Si bien el periodo democrático actual de Chile tiene en el 5 de octubre de 1988 su momento fundacional, resulta deshonesto e impropio conmemorar el trigésimo aniversario del plebiscito que puso fin a la dictadura militar como un momento de unidad entre los chilenos. Sería más adecuado celebrar los acuerdos que se produjeron antes y después del plebiscito que permitieron construir la democracia institucionalizada y estable que hoy poseemos. Que un gobierno que representa a buena parte de aquellos que votaron a favor de Pinochet celebre la fecha como un momento de encuentro democrático de todos los chilenos resulta oportunista.

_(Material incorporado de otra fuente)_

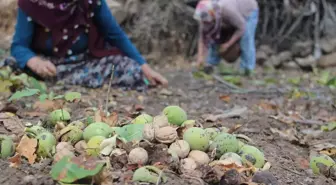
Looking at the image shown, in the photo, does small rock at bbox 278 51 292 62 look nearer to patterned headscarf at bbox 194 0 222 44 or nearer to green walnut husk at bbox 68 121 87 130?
patterned headscarf at bbox 194 0 222 44

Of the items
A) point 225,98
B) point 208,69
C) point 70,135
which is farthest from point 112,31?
point 70,135

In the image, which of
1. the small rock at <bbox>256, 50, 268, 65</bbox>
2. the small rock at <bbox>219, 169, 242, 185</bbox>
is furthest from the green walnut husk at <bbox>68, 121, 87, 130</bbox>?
the small rock at <bbox>256, 50, 268, 65</bbox>

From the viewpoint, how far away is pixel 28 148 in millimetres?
1881

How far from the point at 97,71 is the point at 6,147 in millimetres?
2461

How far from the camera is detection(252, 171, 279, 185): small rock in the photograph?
1.76 meters

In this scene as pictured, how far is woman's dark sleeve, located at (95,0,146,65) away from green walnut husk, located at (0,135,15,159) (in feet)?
8.08

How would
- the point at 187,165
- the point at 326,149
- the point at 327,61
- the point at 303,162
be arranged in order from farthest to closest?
the point at 327,61, the point at 326,149, the point at 303,162, the point at 187,165

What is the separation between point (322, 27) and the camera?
336 inches

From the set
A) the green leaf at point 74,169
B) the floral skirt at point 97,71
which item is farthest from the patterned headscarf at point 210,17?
the green leaf at point 74,169

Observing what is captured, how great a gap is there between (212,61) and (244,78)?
0.87 m

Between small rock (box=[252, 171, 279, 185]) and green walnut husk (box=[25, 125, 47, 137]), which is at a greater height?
green walnut husk (box=[25, 125, 47, 137])

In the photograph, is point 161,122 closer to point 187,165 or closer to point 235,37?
point 187,165

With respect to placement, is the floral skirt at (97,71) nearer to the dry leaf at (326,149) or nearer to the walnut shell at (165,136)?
the dry leaf at (326,149)

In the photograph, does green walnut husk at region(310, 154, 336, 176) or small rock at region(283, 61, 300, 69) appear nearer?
green walnut husk at region(310, 154, 336, 176)
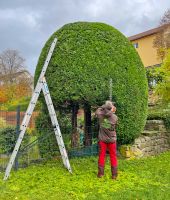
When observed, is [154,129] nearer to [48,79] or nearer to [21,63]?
[48,79]

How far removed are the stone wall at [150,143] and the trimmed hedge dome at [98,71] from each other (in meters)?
0.33

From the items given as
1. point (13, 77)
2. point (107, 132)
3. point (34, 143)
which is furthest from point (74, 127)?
point (13, 77)

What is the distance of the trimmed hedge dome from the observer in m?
8.04

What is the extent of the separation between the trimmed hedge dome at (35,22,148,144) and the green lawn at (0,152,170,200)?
1427mm

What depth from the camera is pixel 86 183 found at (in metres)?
6.30

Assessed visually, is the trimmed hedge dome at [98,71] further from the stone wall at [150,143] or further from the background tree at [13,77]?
the background tree at [13,77]

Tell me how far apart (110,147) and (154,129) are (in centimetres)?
433

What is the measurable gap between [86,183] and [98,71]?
306 centimetres

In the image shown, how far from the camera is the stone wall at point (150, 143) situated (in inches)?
349

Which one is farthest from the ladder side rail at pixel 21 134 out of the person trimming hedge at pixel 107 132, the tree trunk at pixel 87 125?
the tree trunk at pixel 87 125

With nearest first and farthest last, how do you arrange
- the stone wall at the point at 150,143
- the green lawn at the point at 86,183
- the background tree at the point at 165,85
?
the green lawn at the point at 86,183 < the stone wall at the point at 150,143 < the background tree at the point at 165,85

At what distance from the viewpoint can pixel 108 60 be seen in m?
8.29

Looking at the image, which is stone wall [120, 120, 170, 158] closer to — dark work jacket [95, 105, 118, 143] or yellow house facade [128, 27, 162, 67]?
dark work jacket [95, 105, 118, 143]

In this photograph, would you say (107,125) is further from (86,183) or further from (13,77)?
(13,77)
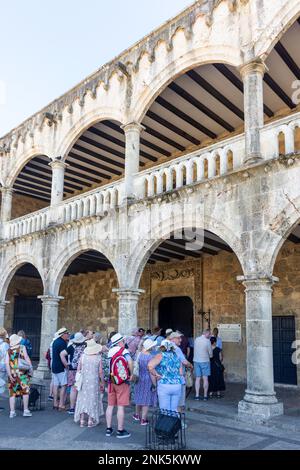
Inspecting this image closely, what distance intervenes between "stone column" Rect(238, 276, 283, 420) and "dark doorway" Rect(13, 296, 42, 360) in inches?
424

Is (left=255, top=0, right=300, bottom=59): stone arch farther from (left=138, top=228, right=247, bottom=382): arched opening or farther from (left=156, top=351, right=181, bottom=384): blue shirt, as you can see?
(left=156, top=351, right=181, bottom=384): blue shirt

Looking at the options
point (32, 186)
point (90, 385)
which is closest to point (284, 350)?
point (90, 385)

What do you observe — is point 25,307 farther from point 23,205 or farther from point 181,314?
point 181,314

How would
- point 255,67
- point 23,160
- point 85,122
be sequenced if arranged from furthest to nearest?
1. point 23,160
2. point 85,122
3. point 255,67

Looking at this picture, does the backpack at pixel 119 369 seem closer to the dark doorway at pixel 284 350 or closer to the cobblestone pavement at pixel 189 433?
the cobblestone pavement at pixel 189 433

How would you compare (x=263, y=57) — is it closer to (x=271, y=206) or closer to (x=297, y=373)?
(x=271, y=206)

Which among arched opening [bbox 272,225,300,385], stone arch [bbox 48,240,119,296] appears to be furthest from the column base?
stone arch [bbox 48,240,119,296]

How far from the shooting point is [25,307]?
1569cm

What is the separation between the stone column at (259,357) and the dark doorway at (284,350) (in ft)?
11.1

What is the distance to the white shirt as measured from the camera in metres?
7.77

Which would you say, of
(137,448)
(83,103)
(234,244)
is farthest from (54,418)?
(83,103)

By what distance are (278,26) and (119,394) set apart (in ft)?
20.3

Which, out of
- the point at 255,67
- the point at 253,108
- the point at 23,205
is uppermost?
the point at 255,67
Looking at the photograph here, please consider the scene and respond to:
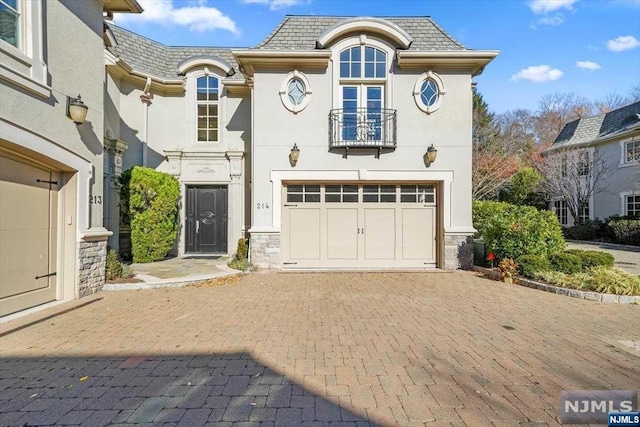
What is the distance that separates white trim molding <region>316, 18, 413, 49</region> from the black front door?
561 cm

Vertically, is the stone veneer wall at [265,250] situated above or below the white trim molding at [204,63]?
below

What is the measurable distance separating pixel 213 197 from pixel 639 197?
20.2 meters

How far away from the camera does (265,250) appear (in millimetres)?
9102

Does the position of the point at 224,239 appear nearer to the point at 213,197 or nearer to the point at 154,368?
the point at 213,197

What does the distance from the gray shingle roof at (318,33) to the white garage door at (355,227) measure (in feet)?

La historia de los países siempre tiene momentos de unidad y momentos de división. En general, las elecciones y los plebiscitos representan a estos últimos, incluso a estados de tensión. Los ciudadanos deben decidir entre hojas de ruta distintas y posiciones encontradas. El hecho que los perdedores acepten las derrotas y los ganadores entiendan que deben gobernar para todo el país y no solo para sus adherentes sin duda constituye evidencia de madurez democrática y responsabilidad política. Pero, incluso en sociedades con profundas raíces democráticas y grandes acuerdos nacionales, las elecciones siempre tienden a polarizar posiciones.
El 5 de octubre de 1988, más que ninguna elección presidencial realizada posteriormente, los chilenos debieron decidir entre dos propuestas radicalmente distintas respecto a la hoja de ruta que habría de seguir el país. Aunque es imposible saber qué hubiera pasado si el Sí hubiera resultado ganador, sabemos que la victoria del No abrió el camino para la construcción de una democracia sólida y fuertemente institucionalizada. Los que entonces fueron partidarios del No (a un nuevo periodo de 8 años con Pinochet como presidente) pueden sentirse orgullosos de haber abierto una puerta que, con la ayuda de todos, ha llevado a Chile a ser un país líder en América Latina en desarrollo económico y consolidación democrática.